The area now appears to be largely rural with little industry and extensive housing. However, Stanley Bank was one of the key areas of the industrial development of St Helens and in the past the Sankey Canal at Stanley Bank was the focus for a range of industry including iron slitting, copper working and the transport of coal mined locally.

When the Blackbrook extension was added to the Sankey Canal (around 1770) this was an important event in the development of the area’s industry and allowed coal to be more quickly and cheaply exported to places like the busy port of Liverpool and Cheshire where it was used in the salt industry.

The Copper Works

The Stanley Copper Works was established by Thomas Patten (from Warrington) in 1772 and was superseded by the Stanley Smelting Company in 1785. Although the exact location of the copper works is not known, historical documents suggest that some 30 tons of copper per week were cast into brass and copper ingots for the East India trade. The source of the copper ore is thought to have been the mines on Parys Mountain in Anglesey. The precise location of the copper works is still not clear, but it is known to have been close to the iron slitting mill and may have been situated on the track road to Stanley Bank Farm. Copper production had ceased by 1815.

Iron Slitting

The process of iron slitting (cutting iron up into strips) is thought to have arrived in Britain in the sixteenth century. The Stanley Iron Slitting Mill was established in 1773 by partnership consisting of Alexander Chorley, Thomas Leech, John Postlethwaite and John Rigby to slit iron from the furnaces at Carr Mill to the north of Stanley Bank. The iron was transported to Stanley Bank from Carr Mill along a narrow channel that can still be seen where it joins the dam. There must therefore have been some means of unloading the boats and carrying the iron down to the mill from the pond, but we have no evidence to suggest what this structure may have looked like.

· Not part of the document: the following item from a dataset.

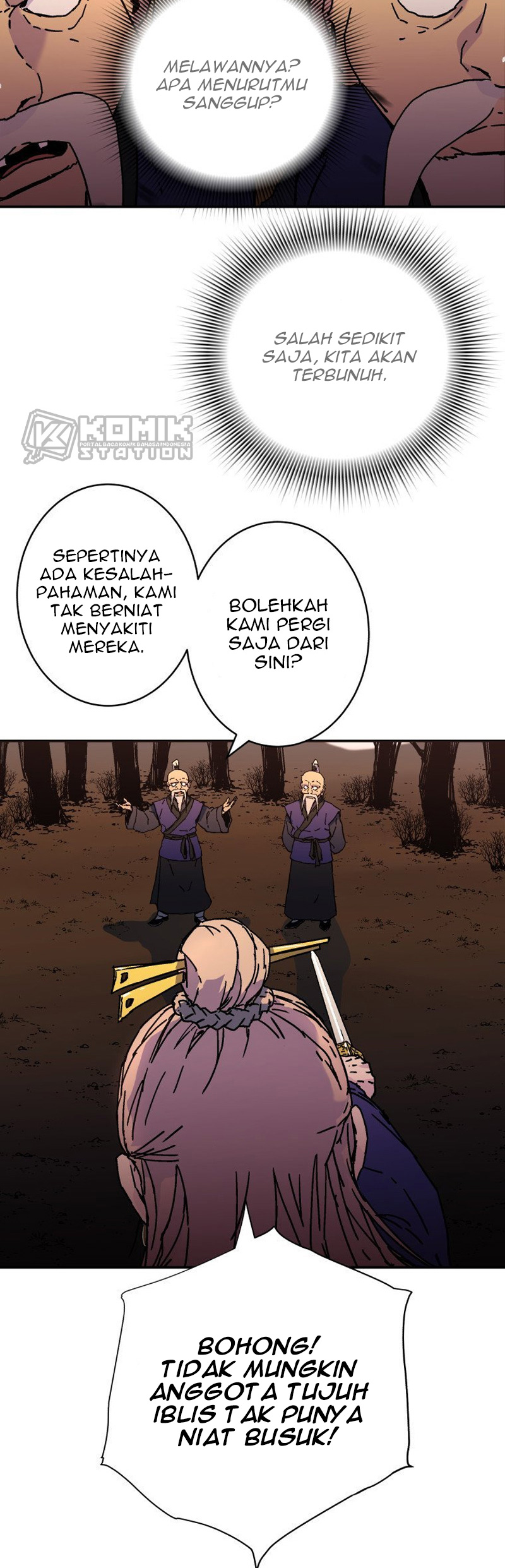 Peerless Dad Chapter 177 Gambar 14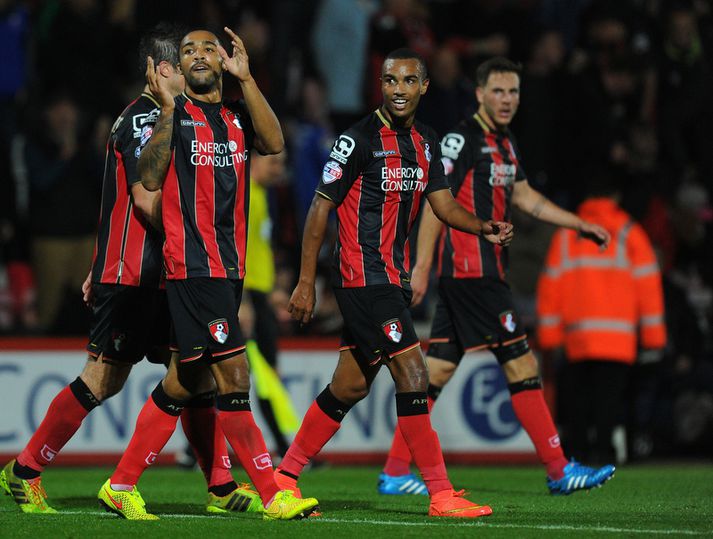 Bournemouth er komið í 8-liða úrslit ensku deildabikarkeppninnar í fyrsta sinn.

Alexander Chorley is believed to have come from Warrington and he may have known the owner of another local slitting mill (Thomas Titley) at Lymm in Cheshire. The Stanley Bank slitting mill does not appear to have been successful, and in just over a decade in 1784 the mill was offered for sale. (The advertisement for the sale provides some information about what buildings may have been at Stanley Bank at the time. However, as it also included Carr Mill what exactly was present at Stanley Bank is not clear. Nevertheless, warehouses, housing and gardens are mentioned). Around this time there also seems to have been a fall in the demand for the products made by the slitting mill as technology changed. In 1785 John Rigby died and Alexander Chorley was made bankrupt. He then became the manager of the copper works.

The slitting mill was taken over in 1800 by two Liverpool merchants (John Weston and William Blocklebank) and an iron slitter (James Harriman). The lease for the mill mentions shops, warehouses, wheels and other items of equipment implying that the mill was a substantial operation at this time.

The Corn Mill

Unfortunately, the remaining history of the site is rather unclear, but sometime between 1800 and 1824 it was converted to a corn mill. This was closed between 1900 and 1911 and then demolished. However, many of the building outlines visible on the site today relate to this part of its history.

Before the start of the project only the stubs of walls of the mill building could be seen above ground. The clearest evidence of the site’s history was the dam wall, which had also been damaged and partly rebuilt. At the start of the project much of the area had been repeatedly vandalised and the site was overgrown with vegetation.